Fig. 3 is a schematic diagram of an overall structure of a macaque voiceprint verification network according to an embodiment of the present invention, where a waveform at a leftmost end of fig. 3 represents input voice pair sampling data, CNN represents the backbone network, and a frame-level feature vector output by the backbone network is represented as M ═ M ₁ ,m ₂ ,...，n _T ]Wherein m is _i ∈R ⁿ N is a frame-level feature dimension, and T represents the number of frames; and performing cyclic frame interception before inputting the frame level features output by the backbone network into the feature fusion network. Specifically, the frame-level feature vectors are connected end to obtain a feature sequence F as follows:

F＝[f ₁ ,f ₂ ,...f _N ,f ₁ ,f ₂ ,，...f _c-1 ]

grouping F by preset step length to obtain grouping expression FG of the characteristic sequence:

FG＝([f ₁ ,f ₂ ,...f _c ],[f ₂ ,f ₃ ,…f _c+1 ],…，[f _T ,f ₁ ,f ₂ ，...f _c-1 ])

where c represents the number of frames per feature set. And inputting the frame-level feature vectors grouped in the FG into a feature fusion network for feature fusion, thereby obtaining the fusion frame feature vector of the macaque speech segment.

As shown in fig. 3, in order to perform more efficient feature Fusion, the present invention designs a feature Fusion network based on a Channel Fusion Mechanism (CFM). The feature fusion network comprises two branches, wherein the first branch is a transposition operation, and the second branch sequentially comprises 2 FCs connected in series, a maximum pooling (Maxpool) layer and an average pooling (Avgppool) layer which are connected in parallel, and 1 sigmoid layer;

transposing the grouped frame-level feature vectors through a first branch to obtain a first part of the fusion frame features; after the grouped frame level feature vectors are processed by 2 FC of the second branch, the grouped frame level feature vectors respectively pass through a Maxpool layer and an Avgpol layer, matrix addition calculation is carried out on the outputs of the Maxpool layer and the Avgpol layer, namely corresponding bits are added, and then activation processing is carried out by a sigmoid layer to obtain a second part of the fusion frame feature; and performing dot product calculation on the first part of the fusion frame characteristic and the second part of the fusion frame characteristic to obtain a fusion frame characteristic vector of the voice section.
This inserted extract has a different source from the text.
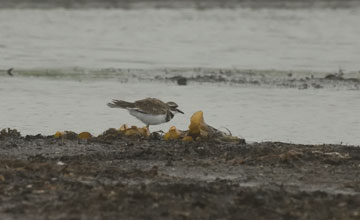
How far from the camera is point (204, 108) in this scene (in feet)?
61.1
The calculation process of the fusion frame feature vector can be represented as follows:

FG _i '＝g(f(FG _i ))＝w ₂ (w ₁ (FG _i )+b ₁ )+b ₂

m＝MaxP(FG _i ',c)

a＝AvgP(FG _i ',c)

w _i ＝σ(m+a)

f _i ^* ＝tp(FG _i )·w _i

wherein f and g respectively represent mapping functions of two layers of full-connection structures, and parameters of two layers of FC are respectively omega ₁ ,b ₁ And omega ₂ ,b ₂ MaxP and AvgP denote maximum pooling and mean pooling, respectively, σ is a Sigmoid function, tp denotes transposition, and · denotes dot multiplication. Final ith feature group FG _i Is mapped as a feature f _i ^* Denotes the i-th feature vector after fusion, where FG _i ∈R ^c×n ，f _i ^* ∈R ⁿ 。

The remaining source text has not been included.